如何使用parallel命令在MacBook上利用多核并行性? [英] How can I use the parallel command to exploit multi-core parallelism on my MacBook?

查看:657
本文介绍了如何使用parallel命令在MacBook上利用多核并行性?的处理方法,对大家解决问题具有一定的参考价值,需要的朋友们下面随着小编来一起学习吧!

问题描述

我经常在Linux和macOS上使用find命令.我刚刚发现了命令parallel,并且希望将它与find命令结合使用,因为当我们在大型目录中搜索特定文件时,find命令会花费很长时间.

I often use the find command on Linux and macOS. I just discovered the command parallel, and I would like to combine it with find command if possible because find command takes a long time when we search a specific file into large directories.

我已经搜索了此信息,但结果不够准确.似乎有很多可能的语法,但是我不能确定哪一个是相关的.

I have searched for this information but the results are not accurate enough. There appear to be a lot of possible syntaxes, but I can't tell which one is relevant.

如何将parallel命令与find命令(或任何其他命令)结合使用,以便从MacBook上拥有的全部16个内核中受益?

How do I combine the parallel command with the find command (or any other command) in order to benefit from all 16 cores that I have on my MacBook?

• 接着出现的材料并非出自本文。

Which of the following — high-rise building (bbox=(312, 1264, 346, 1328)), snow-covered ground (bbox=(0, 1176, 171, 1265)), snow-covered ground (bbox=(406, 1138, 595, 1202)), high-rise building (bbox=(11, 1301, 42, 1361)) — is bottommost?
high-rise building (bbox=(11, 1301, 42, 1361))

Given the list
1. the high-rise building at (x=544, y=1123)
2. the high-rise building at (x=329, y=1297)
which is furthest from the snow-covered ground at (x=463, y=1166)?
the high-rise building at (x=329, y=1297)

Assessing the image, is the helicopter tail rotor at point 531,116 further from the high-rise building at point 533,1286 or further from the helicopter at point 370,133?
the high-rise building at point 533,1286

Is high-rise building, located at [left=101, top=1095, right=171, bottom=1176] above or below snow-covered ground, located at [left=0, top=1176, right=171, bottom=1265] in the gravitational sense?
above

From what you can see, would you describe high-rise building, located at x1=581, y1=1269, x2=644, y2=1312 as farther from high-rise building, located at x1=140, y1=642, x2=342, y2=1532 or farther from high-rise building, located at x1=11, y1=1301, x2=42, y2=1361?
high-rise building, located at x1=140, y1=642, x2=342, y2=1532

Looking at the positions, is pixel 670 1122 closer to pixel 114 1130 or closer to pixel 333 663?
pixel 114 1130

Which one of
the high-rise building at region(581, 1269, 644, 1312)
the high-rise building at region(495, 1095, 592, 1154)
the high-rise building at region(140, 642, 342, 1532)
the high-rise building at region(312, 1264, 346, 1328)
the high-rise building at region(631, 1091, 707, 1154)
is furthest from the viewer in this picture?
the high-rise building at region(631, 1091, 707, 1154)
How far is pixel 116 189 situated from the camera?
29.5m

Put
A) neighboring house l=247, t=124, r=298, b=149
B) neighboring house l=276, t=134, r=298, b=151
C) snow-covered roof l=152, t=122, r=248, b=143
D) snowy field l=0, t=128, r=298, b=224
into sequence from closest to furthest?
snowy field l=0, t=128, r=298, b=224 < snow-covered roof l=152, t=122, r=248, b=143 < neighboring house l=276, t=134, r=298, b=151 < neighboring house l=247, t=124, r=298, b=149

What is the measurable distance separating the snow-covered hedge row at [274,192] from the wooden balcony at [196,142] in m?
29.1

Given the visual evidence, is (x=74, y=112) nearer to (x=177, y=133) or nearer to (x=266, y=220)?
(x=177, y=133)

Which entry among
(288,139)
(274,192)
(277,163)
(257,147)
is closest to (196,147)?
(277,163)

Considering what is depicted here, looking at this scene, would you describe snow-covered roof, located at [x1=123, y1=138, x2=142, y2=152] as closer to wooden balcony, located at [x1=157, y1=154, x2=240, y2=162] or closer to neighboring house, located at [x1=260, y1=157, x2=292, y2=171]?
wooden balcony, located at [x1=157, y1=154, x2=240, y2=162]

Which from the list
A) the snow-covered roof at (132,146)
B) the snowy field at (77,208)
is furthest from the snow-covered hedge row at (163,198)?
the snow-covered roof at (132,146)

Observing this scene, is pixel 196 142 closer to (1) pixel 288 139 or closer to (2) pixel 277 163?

@OleTange中,我认为我找到了令我感兴趣的命令.

From @OleTange, I think I have found the kind of commands that interests me.

因此,要进一步了解这些命令,我​​想知道以下命令中字符{}:::的作用:

So, to know more about these commands, I would like to know the usefulness of characters {}and :::in the following command :

parallel -j8 find {} ::: *

1)这些字符是强制性的吗?

2)如何插入find命令的经典选项,例如-type f-name '*.txt?

2) How can I insert classical options of find command like -type f or -name '*.txt ?

3)目前,我已经在.zshrc中定义了函数:

3) For the moment I have defined in my .zshrc the function :

ff () {
    find $1 -type f -iname $2 2> /dev/null
}

在固定数量的工作中该怎么做(我也可以将其设置为shell参数)?

How could do the equivalent with a fixed number of jobs (I could also set it as a shell argument)?

推荐答案

当您的工作是

Parallel processing makes sense when your work is CPU bound (the CPU does the work, and the peripherals are mostly idle) but here, you are trying to improve the performance of a task which is I/O bound (the CPU is mostly idle, waiting for a busy peripheral). In this situation, adding parallelism will only add congestion, as multiple tasks will be fighting over the already-starved I/O bandwidth between them.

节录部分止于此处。